"… y en el 2000 también!"

En 1936, en plena "década infame", el consorcio internacional SOFINA obtuvo la prórroga de la concesión eléctrica de su filial CHADE (después CADE) en la Argentina con la complicidad del gobierno del presidente Agustín P. Justo y mediante sobornos al Partido Radical y a sus Concejales.

El Partido Radical utilizó esa prebenda para financiar la campaña electoral de Marcelo T. de Alvear y la construcción de la Casa Radical, monumento a la corrupción.

Ante ese cohecho, el presidente Justo expresó "es el primer caso de un partido que se corrompe en la oposición".

Ese negociado fue analizado en los Cuadernos editados por el grupo FORJA, cuyos integrantes interrumpían los mitines radicales con mayoría antipersonalista a los gritos de "Cade, Cade".

En 1944, el presidente de facto Pedro P. Ramírez dispuso la investigación del "affaire" designando una comisión presidida por el coronel Matías Rodríguez Conde e integrada por Juan Pablo Oliver y Juan Sábato, la que produjo un informe demostrando que habían existido esos sobornos.

Los ejemplares del Informe Rodríguez Conde fueron secuestrados e incinerados por el coronel Juan D. Perón como retribución a la contribución efectuada por la CADE a su campaña electoral.
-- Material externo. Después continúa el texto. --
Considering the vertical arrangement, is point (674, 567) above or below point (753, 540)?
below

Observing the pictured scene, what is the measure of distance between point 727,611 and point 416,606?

Perón acuñó el calificativo infamante de "cadista" con el que, paradójicamente, denostaba a sus adversarios de la Unión Democrática

Sesenta y cuatro años después se repite el escándalo ante las coimas a los Senadores para lograr la aprobación a la ley de reforma laboral elaborada por otro gobierno de coalición.

Existen algunas diferencias entre ambas corruptelas: en la primera, el sobornador fue un consorcio privado; en la segunda, las sospechas apuntan al gobierno como prevaricador. Los sobornados de 1936 pertenecían al mismo partido; en el 2000 se han emporcado opositores y, al menos, un oficialista.

No cabe en el presente caso aplicar aquella expresión de Justo: el partido opositor de hoy ya estaba corrompido cuando fue oficialista.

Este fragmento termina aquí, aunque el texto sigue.